### [BRIEF]
With pictures left out, output exactly the lines of the listing below from the line that has "北京廠家直銷 玻璃鋼管 玻璃鋼復合管規格齊全" to the line that has "Website of the day: Clickhole", both lines kept.

### [MATERIAL PROVIDED]
● ● ● ● ● ● ●
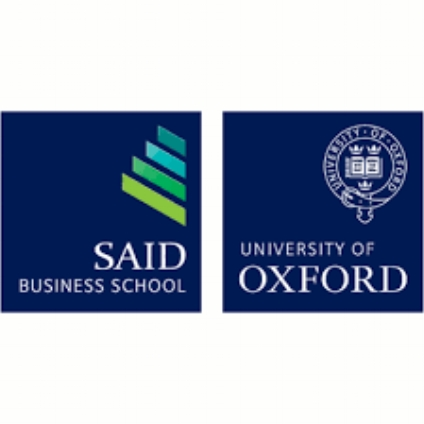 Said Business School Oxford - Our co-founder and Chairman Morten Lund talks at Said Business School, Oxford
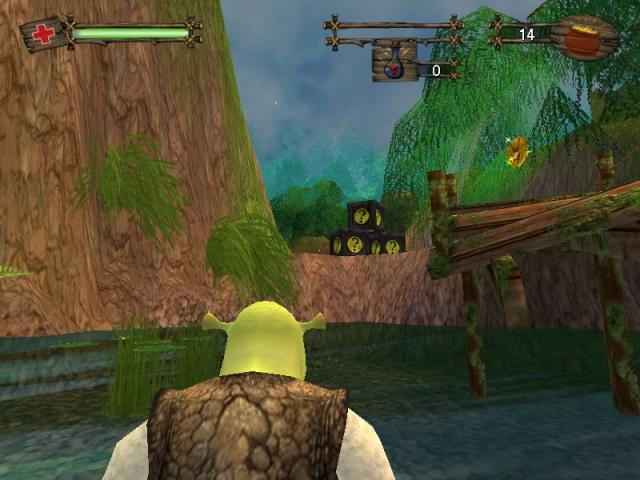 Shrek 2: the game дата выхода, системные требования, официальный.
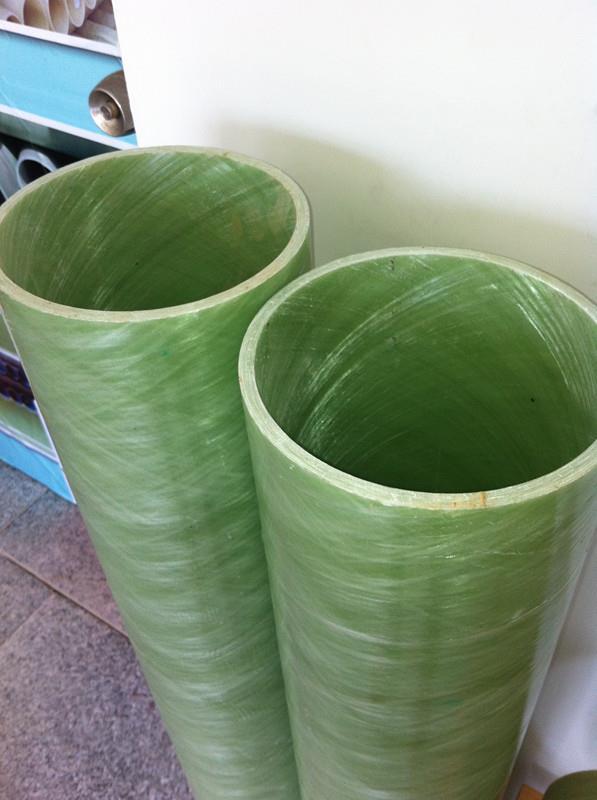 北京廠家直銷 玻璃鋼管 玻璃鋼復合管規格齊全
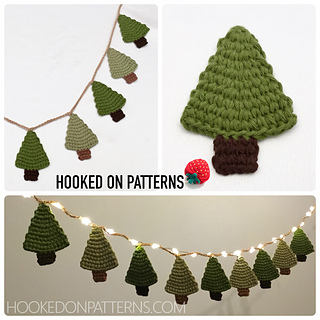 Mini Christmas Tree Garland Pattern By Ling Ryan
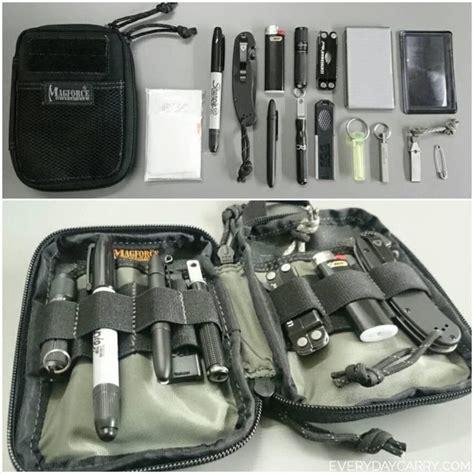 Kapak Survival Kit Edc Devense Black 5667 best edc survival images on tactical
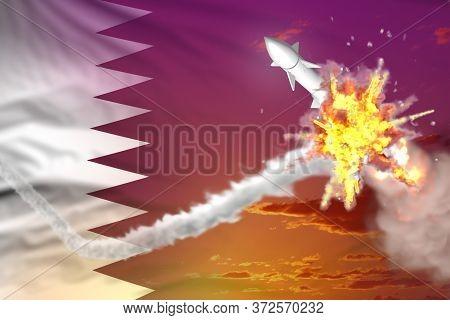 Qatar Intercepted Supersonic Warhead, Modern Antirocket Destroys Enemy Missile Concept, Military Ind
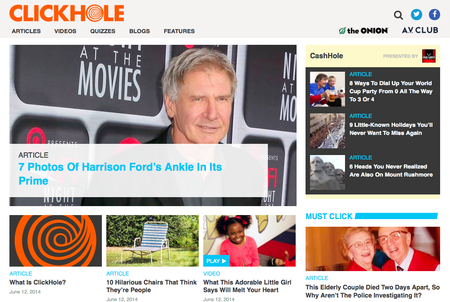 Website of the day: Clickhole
● ● ● ● ● ● ●
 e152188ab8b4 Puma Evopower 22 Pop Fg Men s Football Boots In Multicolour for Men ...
● ● ● ● ● ● ●
### [YOUR RESPONSE]
 北京廠家直銷 玻璃鋼管 玻璃鋼復合管規格齊全
 Mini Christmas Tree Garland Pattern By Ling Ryan
 Kapak Survival Kit Edc Devense Black 5667 best edc survival images on tactical
 Qatar Intercepted Supersonic Warhead, Modern Antirocket Destroys Enemy Missile Concept, Military Ind
 Website of the day: Clickhole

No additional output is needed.